**TEXTAUSZUG**
━━━━━━━━━━

Sensor-Signalverarbeitung an der Edge in Echtzeit: Der neuromorphe analoge Signalprozessor NASP verleiht Sensoren „Intelligenz“ und zeichnet sich durch geringe Größe, niedrigen Stromverbrauch und niedrige Latenzzeiten aus.
Sensor-Signalverarbeitung an der Edge in Echtzeit: Der neuromorphe analoge Signalprozessor NASP verleiht Sensoren „Intelligenz“ und zeichnet sich durch geringe Größe, niedrigen Stromverbrauch und niedrige Latenzzeiten aus.
(Bild: Kraynev Dmitriy / Polyn)

Viele Anwendungen könnten von Künstlicher Intelligenz (KI) und insbesondere von neuronalen Netzen profitieren. Die Implementierung der komplexen mathematischen Algorithmen ist jedoch mit einem hohen Stromverbrauch verbunden, wenn sie auf Standard-CPUs oder GPUs ausgeführt werden. Wenn eine Anwendung große Datenmengen verarbeitet und sehr häufig auf den Speicher zugreift, führt dies zu einem Engpass in der Von-Neuman-Architektur. Hier arbeiten spezielle Prozessoren effizienter.

Ein Beispiel sind Wearables mit Herzfrequenzmessung und Aktivitätserkennung, bei denen PPG- (Photoplethysmographie) und Trägheitssensoren permanent Daten erzeugen, deren Verarbeitung stromintensiv ist.

━━━━━━━━━━

**DATENSATZLISTE**
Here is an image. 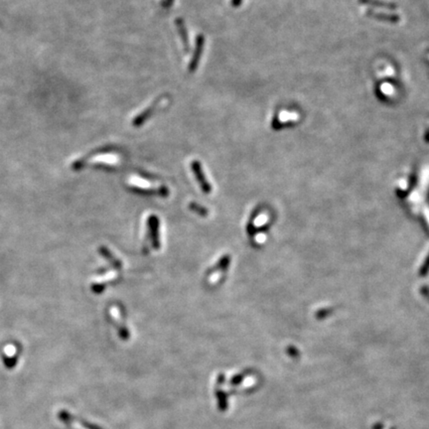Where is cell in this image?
<instances>
[{
    "mask_svg": "<svg viewBox=\"0 0 429 429\" xmlns=\"http://www.w3.org/2000/svg\"><path fill=\"white\" fill-rule=\"evenodd\" d=\"M204 37L202 35L198 36L197 38V45H196V50L194 53V56L192 58V61L190 62V66H189V71L191 73H193L197 67H198V63L201 59V55L203 52V47H204Z\"/></svg>",
    "mask_w": 429,
    "mask_h": 429,
    "instance_id": "7a4b0ae2",
    "label": "cell"
},
{
    "mask_svg": "<svg viewBox=\"0 0 429 429\" xmlns=\"http://www.w3.org/2000/svg\"><path fill=\"white\" fill-rule=\"evenodd\" d=\"M160 100L161 99H159V100H156L151 106H149L147 109H145L144 111H143L142 113H140L139 115H137L135 118H134V120H133V125L134 126H140L141 124H143L149 117H150V115H152L153 114V112H154V110L156 109V107L158 106V102H160Z\"/></svg>",
    "mask_w": 429,
    "mask_h": 429,
    "instance_id": "3957f363",
    "label": "cell"
},
{
    "mask_svg": "<svg viewBox=\"0 0 429 429\" xmlns=\"http://www.w3.org/2000/svg\"><path fill=\"white\" fill-rule=\"evenodd\" d=\"M246 376L244 375V374H239V375H236V376H234L233 378H232V380L230 381V385H233V386H236V385H238V384H240L243 380H244V378H245Z\"/></svg>",
    "mask_w": 429,
    "mask_h": 429,
    "instance_id": "8992f818",
    "label": "cell"
},
{
    "mask_svg": "<svg viewBox=\"0 0 429 429\" xmlns=\"http://www.w3.org/2000/svg\"><path fill=\"white\" fill-rule=\"evenodd\" d=\"M240 3H241V0H233V1H232L233 6H238Z\"/></svg>",
    "mask_w": 429,
    "mask_h": 429,
    "instance_id": "ba28073f",
    "label": "cell"
},
{
    "mask_svg": "<svg viewBox=\"0 0 429 429\" xmlns=\"http://www.w3.org/2000/svg\"><path fill=\"white\" fill-rule=\"evenodd\" d=\"M17 363V357H13V358H4V364L6 366V368L11 369L14 367V365Z\"/></svg>",
    "mask_w": 429,
    "mask_h": 429,
    "instance_id": "52a82bcc",
    "label": "cell"
},
{
    "mask_svg": "<svg viewBox=\"0 0 429 429\" xmlns=\"http://www.w3.org/2000/svg\"><path fill=\"white\" fill-rule=\"evenodd\" d=\"M192 169H193V171H194V173L196 175L197 180L199 181V183L201 185V188L203 189V191L205 193H210L211 192V186H210V184L208 183V181L205 178V175H204V172L202 170L200 162L194 161L192 163Z\"/></svg>",
    "mask_w": 429,
    "mask_h": 429,
    "instance_id": "6da1fadb",
    "label": "cell"
},
{
    "mask_svg": "<svg viewBox=\"0 0 429 429\" xmlns=\"http://www.w3.org/2000/svg\"><path fill=\"white\" fill-rule=\"evenodd\" d=\"M216 396H217V400H218V408L221 411H226L229 407V403H228V395L227 393L220 387V385H218V387L216 388Z\"/></svg>",
    "mask_w": 429,
    "mask_h": 429,
    "instance_id": "277c9868",
    "label": "cell"
},
{
    "mask_svg": "<svg viewBox=\"0 0 429 429\" xmlns=\"http://www.w3.org/2000/svg\"><path fill=\"white\" fill-rule=\"evenodd\" d=\"M177 26H178L179 33H180V36H181V38H182L183 44H184V46H185V50L188 52V51H189V41H188V34H187L186 27H185V25H184V22H183L181 19H178V20H177Z\"/></svg>",
    "mask_w": 429,
    "mask_h": 429,
    "instance_id": "5b68a950",
    "label": "cell"
}]
</instances>
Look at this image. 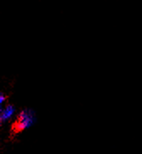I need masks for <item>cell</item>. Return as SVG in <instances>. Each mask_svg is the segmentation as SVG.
<instances>
[{
  "mask_svg": "<svg viewBox=\"0 0 142 154\" xmlns=\"http://www.w3.org/2000/svg\"><path fill=\"white\" fill-rule=\"evenodd\" d=\"M36 121L35 111L31 109H25L22 110L11 125L10 133L13 136L23 132L25 130L31 127Z\"/></svg>",
  "mask_w": 142,
  "mask_h": 154,
  "instance_id": "obj_1",
  "label": "cell"
},
{
  "mask_svg": "<svg viewBox=\"0 0 142 154\" xmlns=\"http://www.w3.org/2000/svg\"><path fill=\"white\" fill-rule=\"evenodd\" d=\"M15 108L12 104H8L4 109H2V112L0 115V121L2 124L5 123V121L9 120L13 116L14 113H15Z\"/></svg>",
  "mask_w": 142,
  "mask_h": 154,
  "instance_id": "obj_2",
  "label": "cell"
}]
</instances>
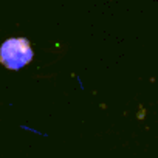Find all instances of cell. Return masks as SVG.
Here are the masks:
<instances>
[{
    "label": "cell",
    "instance_id": "obj_1",
    "mask_svg": "<svg viewBox=\"0 0 158 158\" xmlns=\"http://www.w3.org/2000/svg\"><path fill=\"white\" fill-rule=\"evenodd\" d=\"M34 53L30 42L23 37L8 39L0 47V64L10 70H19L28 65Z\"/></svg>",
    "mask_w": 158,
    "mask_h": 158
}]
</instances>
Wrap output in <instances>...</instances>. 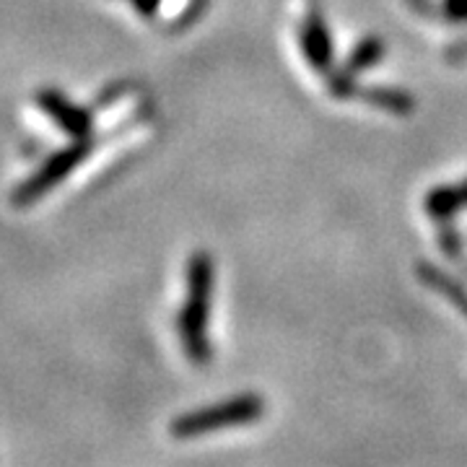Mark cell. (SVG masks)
<instances>
[{
  "label": "cell",
  "mask_w": 467,
  "mask_h": 467,
  "mask_svg": "<svg viewBox=\"0 0 467 467\" xmlns=\"http://www.w3.org/2000/svg\"><path fill=\"white\" fill-rule=\"evenodd\" d=\"M187 288L190 296L184 301L182 315H180V337H182L184 353L190 361L205 364L211 358V346L205 337L208 325V291H211V263L205 254H195L190 270H187Z\"/></svg>",
  "instance_id": "1"
},
{
  "label": "cell",
  "mask_w": 467,
  "mask_h": 467,
  "mask_svg": "<svg viewBox=\"0 0 467 467\" xmlns=\"http://www.w3.org/2000/svg\"><path fill=\"white\" fill-rule=\"evenodd\" d=\"M265 413V400L260 395H239L232 400L216 402L201 410L184 413L171 423V434L177 439H198V436L213 434L221 429H236V426H250L260 420Z\"/></svg>",
  "instance_id": "2"
},
{
  "label": "cell",
  "mask_w": 467,
  "mask_h": 467,
  "mask_svg": "<svg viewBox=\"0 0 467 467\" xmlns=\"http://www.w3.org/2000/svg\"><path fill=\"white\" fill-rule=\"evenodd\" d=\"M88 149H91L88 140H73L63 150L52 153L50 159L36 169L32 177H26L24 182L18 184L16 190H14V198L11 201L16 202V205H32L39 198H45L50 190H55L73 169L84 161L86 156H88Z\"/></svg>",
  "instance_id": "3"
},
{
  "label": "cell",
  "mask_w": 467,
  "mask_h": 467,
  "mask_svg": "<svg viewBox=\"0 0 467 467\" xmlns=\"http://www.w3.org/2000/svg\"><path fill=\"white\" fill-rule=\"evenodd\" d=\"M36 107L50 117V119H55V125L63 133L70 135L73 140H88L91 128H94L91 125V115L86 112L84 107L73 104L66 94H60L55 88H42L36 94Z\"/></svg>",
  "instance_id": "4"
},
{
  "label": "cell",
  "mask_w": 467,
  "mask_h": 467,
  "mask_svg": "<svg viewBox=\"0 0 467 467\" xmlns=\"http://www.w3.org/2000/svg\"><path fill=\"white\" fill-rule=\"evenodd\" d=\"M130 3H133L140 14H146V16H149V14H153V11L159 8V0H130Z\"/></svg>",
  "instance_id": "5"
}]
</instances>
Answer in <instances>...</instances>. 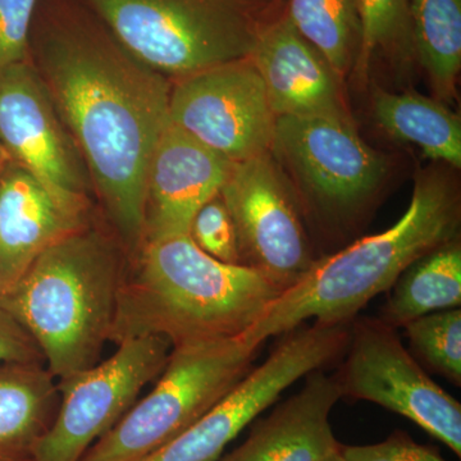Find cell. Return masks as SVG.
<instances>
[{
	"instance_id": "23",
	"label": "cell",
	"mask_w": 461,
	"mask_h": 461,
	"mask_svg": "<svg viewBox=\"0 0 461 461\" xmlns=\"http://www.w3.org/2000/svg\"><path fill=\"white\" fill-rule=\"evenodd\" d=\"M360 39L354 71L366 83L372 58L381 50L388 56L409 59L412 44L409 0H357Z\"/></svg>"
},
{
	"instance_id": "5",
	"label": "cell",
	"mask_w": 461,
	"mask_h": 461,
	"mask_svg": "<svg viewBox=\"0 0 461 461\" xmlns=\"http://www.w3.org/2000/svg\"><path fill=\"white\" fill-rule=\"evenodd\" d=\"M89 2L124 50L166 77L245 59L262 32L241 0Z\"/></svg>"
},
{
	"instance_id": "25",
	"label": "cell",
	"mask_w": 461,
	"mask_h": 461,
	"mask_svg": "<svg viewBox=\"0 0 461 461\" xmlns=\"http://www.w3.org/2000/svg\"><path fill=\"white\" fill-rule=\"evenodd\" d=\"M189 235L208 256L220 262L240 264L235 226L220 194L199 209Z\"/></svg>"
},
{
	"instance_id": "27",
	"label": "cell",
	"mask_w": 461,
	"mask_h": 461,
	"mask_svg": "<svg viewBox=\"0 0 461 461\" xmlns=\"http://www.w3.org/2000/svg\"><path fill=\"white\" fill-rule=\"evenodd\" d=\"M348 461H447L436 448L415 442L403 430H393L384 441L363 446L341 445Z\"/></svg>"
},
{
	"instance_id": "9",
	"label": "cell",
	"mask_w": 461,
	"mask_h": 461,
	"mask_svg": "<svg viewBox=\"0 0 461 461\" xmlns=\"http://www.w3.org/2000/svg\"><path fill=\"white\" fill-rule=\"evenodd\" d=\"M342 397L377 403L420 426L461 456V405L429 377L397 330L378 318L354 320L336 375Z\"/></svg>"
},
{
	"instance_id": "4",
	"label": "cell",
	"mask_w": 461,
	"mask_h": 461,
	"mask_svg": "<svg viewBox=\"0 0 461 461\" xmlns=\"http://www.w3.org/2000/svg\"><path fill=\"white\" fill-rule=\"evenodd\" d=\"M127 264L120 239L89 224L47 249L0 295L58 381L99 363Z\"/></svg>"
},
{
	"instance_id": "14",
	"label": "cell",
	"mask_w": 461,
	"mask_h": 461,
	"mask_svg": "<svg viewBox=\"0 0 461 461\" xmlns=\"http://www.w3.org/2000/svg\"><path fill=\"white\" fill-rule=\"evenodd\" d=\"M89 224L86 195L58 189L9 163L0 173V295L47 249Z\"/></svg>"
},
{
	"instance_id": "29",
	"label": "cell",
	"mask_w": 461,
	"mask_h": 461,
	"mask_svg": "<svg viewBox=\"0 0 461 461\" xmlns=\"http://www.w3.org/2000/svg\"><path fill=\"white\" fill-rule=\"evenodd\" d=\"M14 162L12 160L11 156H9L8 151L5 150V148H3V145L0 144V173L5 171V168H7V166L9 163Z\"/></svg>"
},
{
	"instance_id": "7",
	"label": "cell",
	"mask_w": 461,
	"mask_h": 461,
	"mask_svg": "<svg viewBox=\"0 0 461 461\" xmlns=\"http://www.w3.org/2000/svg\"><path fill=\"white\" fill-rule=\"evenodd\" d=\"M269 153L296 182L306 208L326 226H348L375 195L388 162L350 117L281 115Z\"/></svg>"
},
{
	"instance_id": "8",
	"label": "cell",
	"mask_w": 461,
	"mask_h": 461,
	"mask_svg": "<svg viewBox=\"0 0 461 461\" xmlns=\"http://www.w3.org/2000/svg\"><path fill=\"white\" fill-rule=\"evenodd\" d=\"M350 324L314 321L285 333L266 362L190 429L140 461H217L224 448L286 388L345 353Z\"/></svg>"
},
{
	"instance_id": "11",
	"label": "cell",
	"mask_w": 461,
	"mask_h": 461,
	"mask_svg": "<svg viewBox=\"0 0 461 461\" xmlns=\"http://www.w3.org/2000/svg\"><path fill=\"white\" fill-rule=\"evenodd\" d=\"M220 195L235 226L241 266L267 273L286 290L311 269L317 258L302 208L271 153L233 163Z\"/></svg>"
},
{
	"instance_id": "17",
	"label": "cell",
	"mask_w": 461,
	"mask_h": 461,
	"mask_svg": "<svg viewBox=\"0 0 461 461\" xmlns=\"http://www.w3.org/2000/svg\"><path fill=\"white\" fill-rule=\"evenodd\" d=\"M336 375L318 369L304 387L280 403L250 435L221 461H324L339 453L330 415L341 399Z\"/></svg>"
},
{
	"instance_id": "3",
	"label": "cell",
	"mask_w": 461,
	"mask_h": 461,
	"mask_svg": "<svg viewBox=\"0 0 461 461\" xmlns=\"http://www.w3.org/2000/svg\"><path fill=\"white\" fill-rule=\"evenodd\" d=\"M459 227L456 185L441 173L418 176L411 204L396 223L317 258L242 338L259 348L266 339L291 332L309 320L350 323L373 297L390 290L415 260L459 238Z\"/></svg>"
},
{
	"instance_id": "16",
	"label": "cell",
	"mask_w": 461,
	"mask_h": 461,
	"mask_svg": "<svg viewBox=\"0 0 461 461\" xmlns=\"http://www.w3.org/2000/svg\"><path fill=\"white\" fill-rule=\"evenodd\" d=\"M249 59L262 78L276 117H348L339 76L288 17L262 29Z\"/></svg>"
},
{
	"instance_id": "28",
	"label": "cell",
	"mask_w": 461,
	"mask_h": 461,
	"mask_svg": "<svg viewBox=\"0 0 461 461\" xmlns=\"http://www.w3.org/2000/svg\"><path fill=\"white\" fill-rule=\"evenodd\" d=\"M0 363L45 364L35 339L3 308H0Z\"/></svg>"
},
{
	"instance_id": "12",
	"label": "cell",
	"mask_w": 461,
	"mask_h": 461,
	"mask_svg": "<svg viewBox=\"0 0 461 461\" xmlns=\"http://www.w3.org/2000/svg\"><path fill=\"white\" fill-rule=\"evenodd\" d=\"M276 118L249 58L180 78L169 99L171 123L233 163L269 153Z\"/></svg>"
},
{
	"instance_id": "26",
	"label": "cell",
	"mask_w": 461,
	"mask_h": 461,
	"mask_svg": "<svg viewBox=\"0 0 461 461\" xmlns=\"http://www.w3.org/2000/svg\"><path fill=\"white\" fill-rule=\"evenodd\" d=\"M36 2L38 0H0V71L25 62Z\"/></svg>"
},
{
	"instance_id": "30",
	"label": "cell",
	"mask_w": 461,
	"mask_h": 461,
	"mask_svg": "<svg viewBox=\"0 0 461 461\" xmlns=\"http://www.w3.org/2000/svg\"><path fill=\"white\" fill-rule=\"evenodd\" d=\"M324 461H348V460L346 459L344 455L341 454V448H339V453L330 455V456L327 457V459Z\"/></svg>"
},
{
	"instance_id": "2",
	"label": "cell",
	"mask_w": 461,
	"mask_h": 461,
	"mask_svg": "<svg viewBox=\"0 0 461 461\" xmlns=\"http://www.w3.org/2000/svg\"><path fill=\"white\" fill-rule=\"evenodd\" d=\"M286 290L259 269L214 259L190 235L144 242L129 258L108 341L176 346L239 338Z\"/></svg>"
},
{
	"instance_id": "24",
	"label": "cell",
	"mask_w": 461,
	"mask_h": 461,
	"mask_svg": "<svg viewBox=\"0 0 461 461\" xmlns=\"http://www.w3.org/2000/svg\"><path fill=\"white\" fill-rule=\"evenodd\" d=\"M412 357L426 371L437 373L455 386L461 384V309L437 312L402 327Z\"/></svg>"
},
{
	"instance_id": "22",
	"label": "cell",
	"mask_w": 461,
	"mask_h": 461,
	"mask_svg": "<svg viewBox=\"0 0 461 461\" xmlns=\"http://www.w3.org/2000/svg\"><path fill=\"white\" fill-rule=\"evenodd\" d=\"M287 17L339 77L348 71L359 48L357 0H291Z\"/></svg>"
},
{
	"instance_id": "6",
	"label": "cell",
	"mask_w": 461,
	"mask_h": 461,
	"mask_svg": "<svg viewBox=\"0 0 461 461\" xmlns=\"http://www.w3.org/2000/svg\"><path fill=\"white\" fill-rule=\"evenodd\" d=\"M258 348L242 335L172 348L156 387L80 461H140L168 444L238 386Z\"/></svg>"
},
{
	"instance_id": "19",
	"label": "cell",
	"mask_w": 461,
	"mask_h": 461,
	"mask_svg": "<svg viewBox=\"0 0 461 461\" xmlns=\"http://www.w3.org/2000/svg\"><path fill=\"white\" fill-rule=\"evenodd\" d=\"M372 108L375 122L391 138L417 145L429 159L460 168V118L441 100L375 89Z\"/></svg>"
},
{
	"instance_id": "10",
	"label": "cell",
	"mask_w": 461,
	"mask_h": 461,
	"mask_svg": "<svg viewBox=\"0 0 461 461\" xmlns=\"http://www.w3.org/2000/svg\"><path fill=\"white\" fill-rule=\"evenodd\" d=\"M104 362L57 382L59 406L36 447L35 461H80L132 408L142 388L165 369L171 342L127 339Z\"/></svg>"
},
{
	"instance_id": "21",
	"label": "cell",
	"mask_w": 461,
	"mask_h": 461,
	"mask_svg": "<svg viewBox=\"0 0 461 461\" xmlns=\"http://www.w3.org/2000/svg\"><path fill=\"white\" fill-rule=\"evenodd\" d=\"M412 44L441 102L455 96L461 68V0H409Z\"/></svg>"
},
{
	"instance_id": "20",
	"label": "cell",
	"mask_w": 461,
	"mask_h": 461,
	"mask_svg": "<svg viewBox=\"0 0 461 461\" xmlns=\"http://www.w3.org/2000/svg\"><path fill=\"white\" fill-rule=\"evenodd\" d=\"M378 320L393 329L437 312L461 306V244L459 238L415 260L390 287Z\"/></svg>"
},
{
	"instance_id": "1",
	"label": "cell",
	"mask_w": 461,
	"mask_h": 461,
	"mask_svg": "<svg viewBox=\"0 0 461 461\" xmlns=\"http://www.w3.org/2000/svg\"><path fill=\"white\" fill-rule=\"evenodd\" d=\"M41 67L109 222L131 258L144 244L148 169L169 122L171 84L120 42L83 32L54 36Z\"/></svg>"
},
{
	"instance_id": "15",
	"label": "cell",
	"mask_w": 461,
	"mask_h": 461,
	"mask_svg": "<svg viewBox=\"0 0 461 461\" xmlns=\"http://www.w3.org/2000/svg\"><path fill=\"white\" fill-rule=\"evenodd\" d=\"M232 166L169 121L149 165L144 242L189 235L194 217L221 193Z\"/></svg>"
},
{
	"instance_id": "13",
	"label": "cell",
	"mask_w": 461,
	"mask_h": 461,
	"mask_svg": "<svg viewBox=\"0 0 461 461\" xmlns=\"http://www.w3.org/2000/svg\"><path fill=\"white\" fill-rule=\"evenodd\" d=\"M0 144L14 163L51 186L86 195L80 151L27 60L0 71Z\"/></svg>"
},
{
	"instance_id": "18",
	"label": "cell",
	"mask_w": 461,
	"mask_h": 461,
	"mask_svg": "<svg viewBox=\"0 0 461 461\" xmlns=\"http://www.w3.org/2000/svg\"><path fill=\"white\" fill-rule=\"evenodd\" d=\"M59 391L41 363H0V461H35L50 430Z\"/></svg>"
}]
</instances>
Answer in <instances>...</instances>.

━━━━━━━━━━

**AUFGABEN**
1. Womit ist laut dem Textauszug zum Signalprozessor NASP die Ausführung der komplexen mathematischen Algorithmen auf Standard-CPUs oder GPUs verbunden?
2. Führen Sie den Textauszug zum Signalprozessor NASP im Anschluss an seinen letzten Satz fort.
Die Zeilen haben mit dem Textauszug nichts zu tun.

**ERWARTETE ANTWORTEN**
1. Mit einem hohen Stromverbrauch.

2.
Eine weitere Anwendung ist der Sensorknoten für die vorausschauende Wartung (Predictive Maintenance) im IIoT. Zur vorausschauenden Wartung werden riesige Datenmengen gesammelt, verarbeitet und durch Algorithmen des maschinellen Lernens (ML) analysiert. Eine Vorverarbeitung der Sensordaten am Sensor reduziert die Menge der an die Cloud gesendeten Daten erheblich, was Kosten spart und die Latenzzeit verbessert.

Prozessoren für Edge-KI

Hier setzt der neuromorphe analoge Signalprozessor (NASP) des israelischen Unternehmens Polyn Technology an, der am Sensor implementiert wird. Der KI-Chip basiert auf 55-nm-CMOS-Technik und enthält mehrere neuronale Netze.

Die Leistungsaufnahme wird mit 100 µW angegeben, die Genauigkeit soll im Vergleich zu herkömmlichen Algorithmen doppelt so hoch sein. Der Chip ermöglicht eine Daten-Vorverarbeitung mit einer intelligenten Optimierung der Rohdaten direkt am Sensor.

Damit reiht sich NASP in die Reihe von speziell für Edge-KI entwickelte Prozessoren wie den Xcore.ai von XMOS, KL720 von Kneron, Aikida von Brainchip, GrAI One Chip von GrAI Matter Labs (GML), Ergo von Perceive oder auch NeuPro-S von Ceva ein.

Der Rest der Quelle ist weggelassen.